━━ Task input
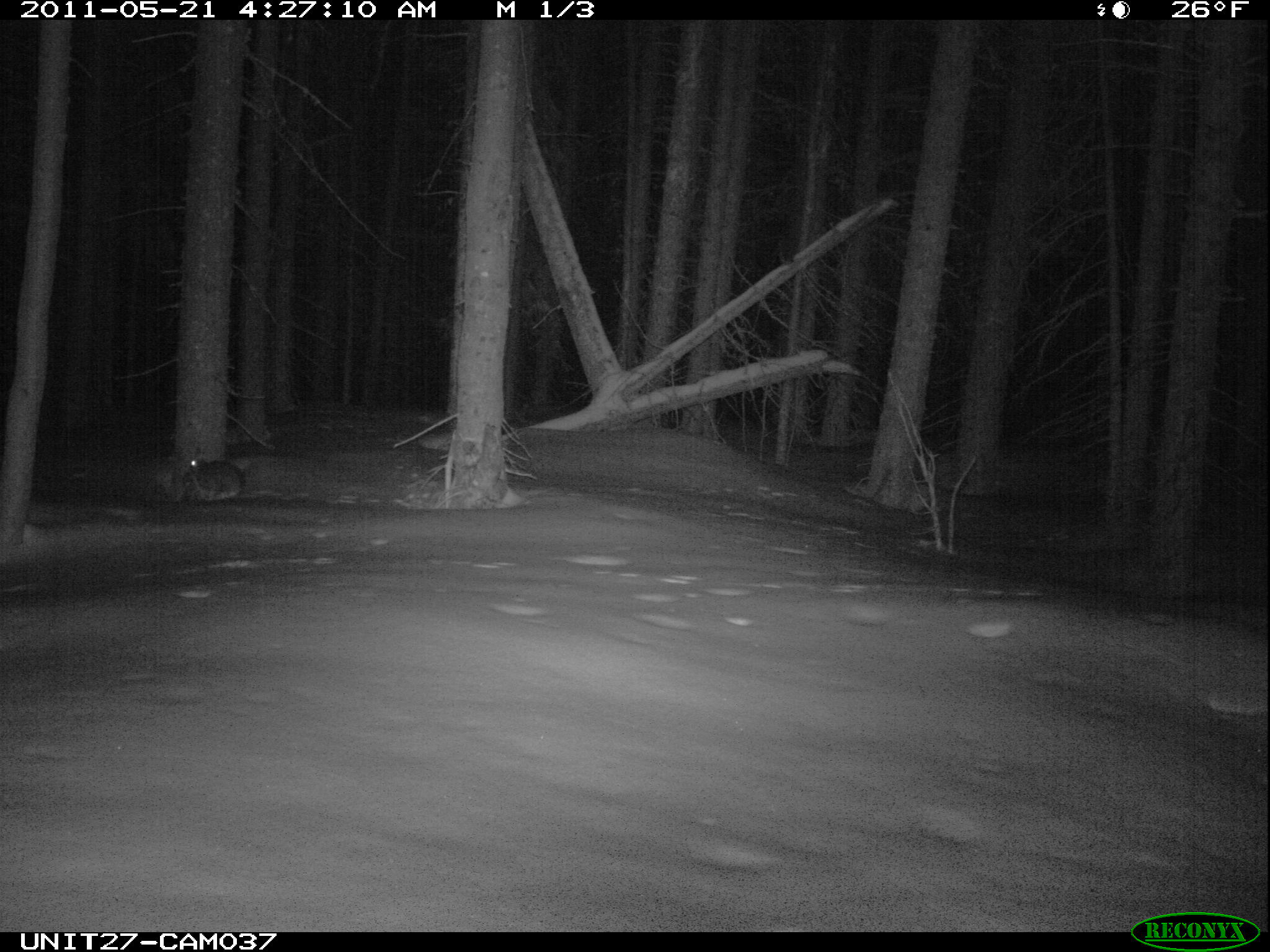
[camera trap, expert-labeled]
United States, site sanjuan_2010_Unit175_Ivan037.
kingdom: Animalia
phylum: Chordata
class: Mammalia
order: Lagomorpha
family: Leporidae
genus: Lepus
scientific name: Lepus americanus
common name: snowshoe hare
━━━━
━━ Task input
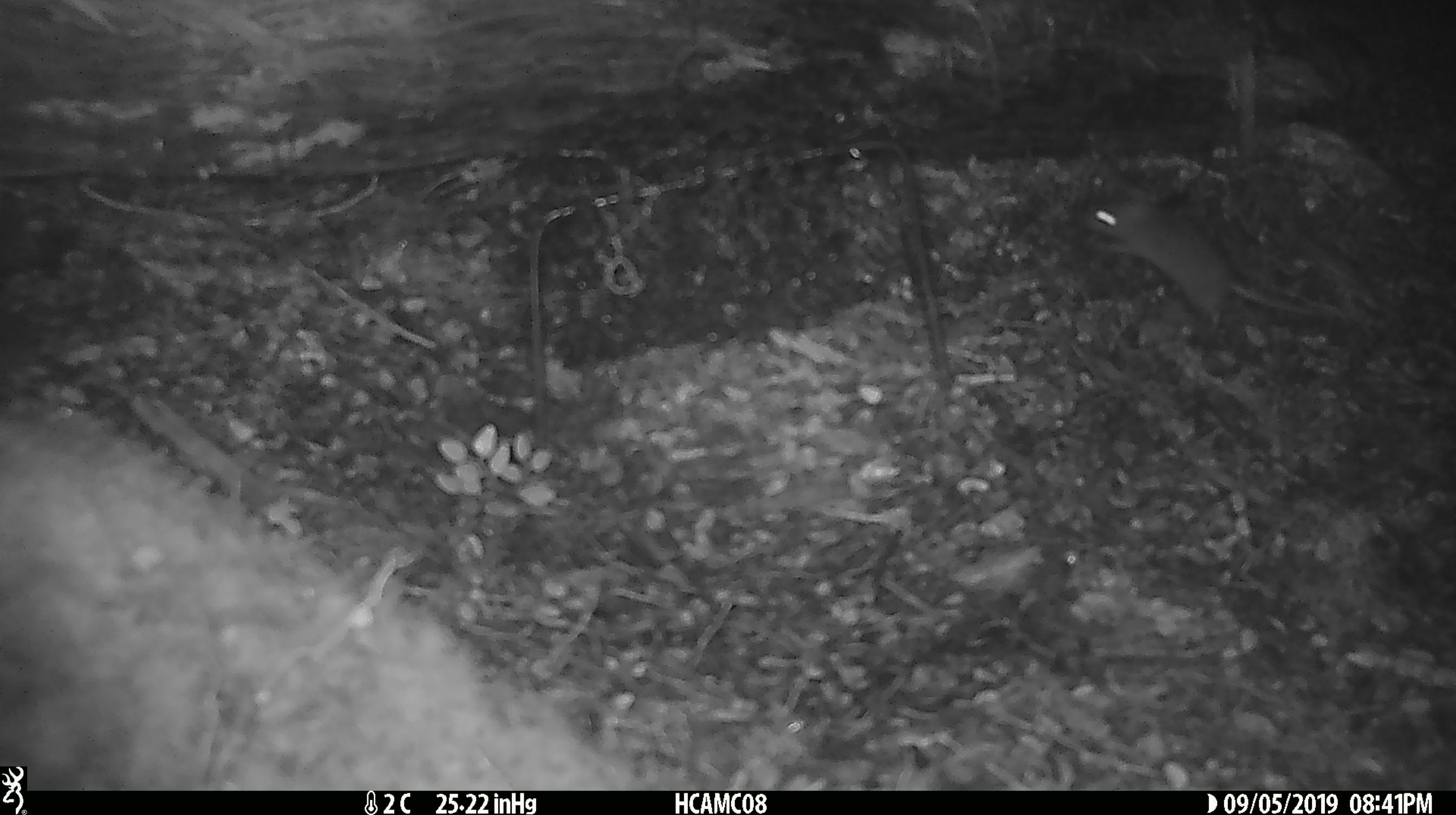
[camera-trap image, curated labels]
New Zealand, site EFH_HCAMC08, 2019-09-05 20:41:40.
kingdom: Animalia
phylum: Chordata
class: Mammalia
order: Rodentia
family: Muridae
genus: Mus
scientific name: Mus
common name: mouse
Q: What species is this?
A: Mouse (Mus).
━━━━
Your instructions: Above are the entries. Output exactly the lines beginning with the line that has "[camera trap, expert-labeled]" and ending with the line that has "common name: snowshoe hare".

Solution:
[camera trap, expert-labeled]
United States, site sanjuan_2010_Unit175_Ivan037.
kingdom: Animalia
phylum: Chordata
class: Mammalia
order: Lagomorpha
family: Leporidae
genus: Lepus
scientific name: Lepus americanus
common name: snowshoe hare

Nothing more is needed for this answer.